By looking at those two options, is there a hint that one might be cheaper to implement? Let’s plug both into the compiler and see what we get!

```
bool will_add_overflow_optimized_a(int32_t a_, int32_t b_) {
uint32_t a = (uint32_t)a_, b = (uint32_t)b_;
uint32_t c = (uint32_t)a + (uint32_t)b;
return (~(a ^ b) & (c ^ a)) >> 31;
}
bool will_add_overflow_optimized_b(int32_t a_, int32_t b_) {
uint32_t a = (uint32_t)a_, b = (uint32_t)b_;
uint32_t c = (uint32_t)a + (uint32_t)b;
return ((c ^ a) & (c ^ b)) >> 31;
}
```

And the resulting compiled versions:

```
will_add_overflow_optimized_a:
lea eax, [rsi + rdi]
xor eax, edi
mov ecx, edi
xor ecx, esi
not ecx
and eax, ecx
shr eax, 31
ret
will_add_overflow_optimized_b:
lea eax, [rsi + rdi]
xor edi, eax
xor eax, esi
and eax, edi
shr eax, 31
ret
```

We have a clear winner here: the compiler can do a much better job with `(c ^ a) & (c ^ b)`

. This is most likely because of the common sub-expression and the removal of the bitwise-not operator.

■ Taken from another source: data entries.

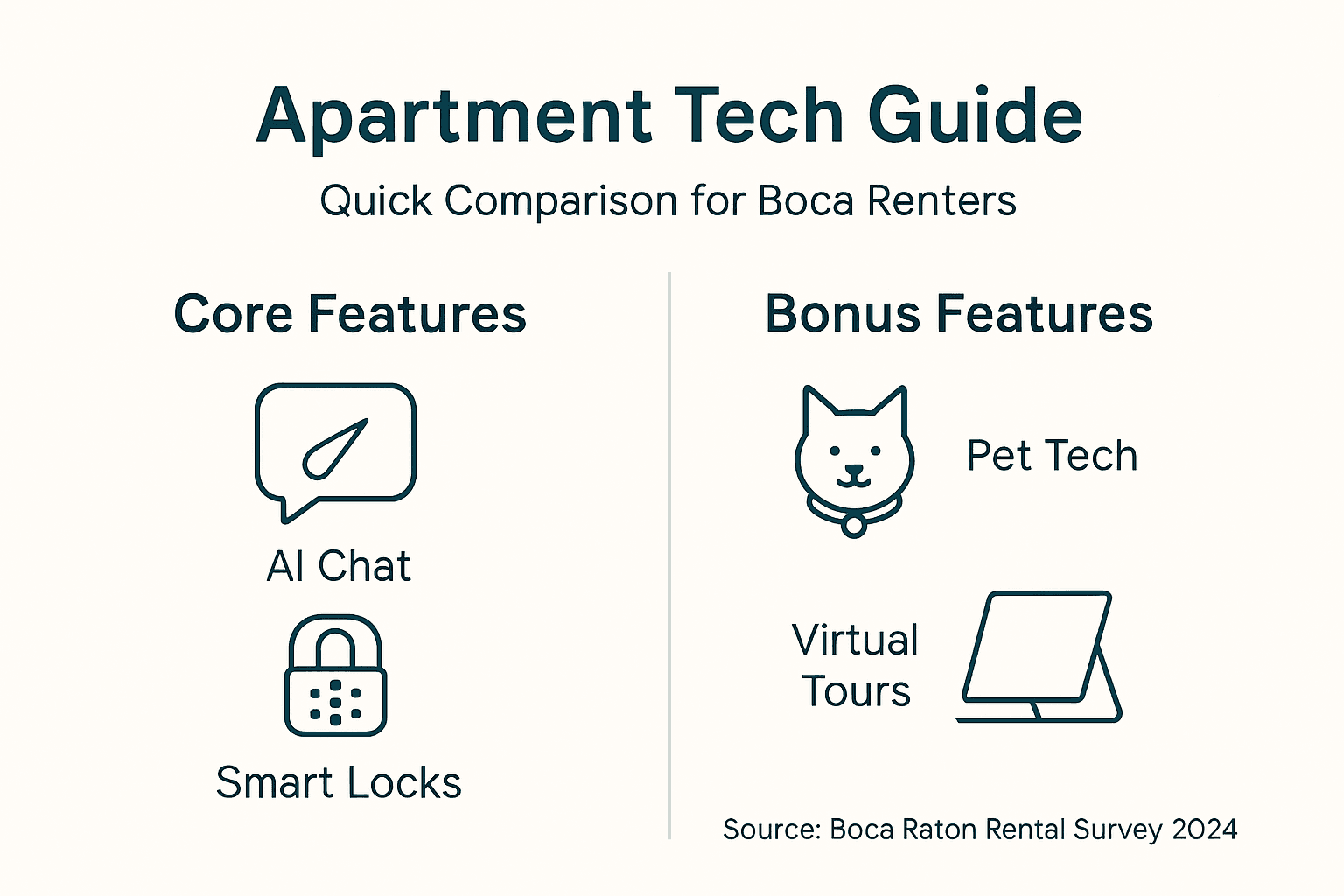 Apartment Tech Guide

Quick Comparison for Boca Renters

Core Features

AI Chat

Smart Locks

Bonus Features

Pet Tech

Virtual Tours

Source: Boca Raton Rental Survey 2024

We can also confirm that there’s no known undefined behaviour by compiling it with clang’s `-fsanitize=undefined`

feature. No UB warnings are printed, which means no UB was detected!

## Epilogue

While this is the fastest we can get with bog-standard C99, this isn’t necessarily the best we can do.

Rust makes use of the compiler intrinsics to access the overflow flag of the processor directly:

```
pub fn add(a: i32, b: i32) -> bool {
a.checked_add(b).is_none()
}
example::add:
add edi, esi
seto al
ret
```

It turns out that both GCC and LLVM have C intrinsics that you can use. While they are non-portable to some compilers, they drastically simplify the assembly output!

```
bool will_add_overflow_intrinsic(int32_t a, int32_t b) {
int32_t result;
return __builtin_add_overflow(a, b, &result);
}
```

And, just like with the Rust compiler above, this generates optimal assembly!

```
will_add_overflow_intrinsic:
add edi, esi
seto al
ret
```

Not to worry about this being so deeply compiler-specific for now, however. This will be standardized in C23 with the addition of the functions in the `stdckdint.h`

header.

A full suite of tests to explore the solutions is available on Godbolt or as a Gist.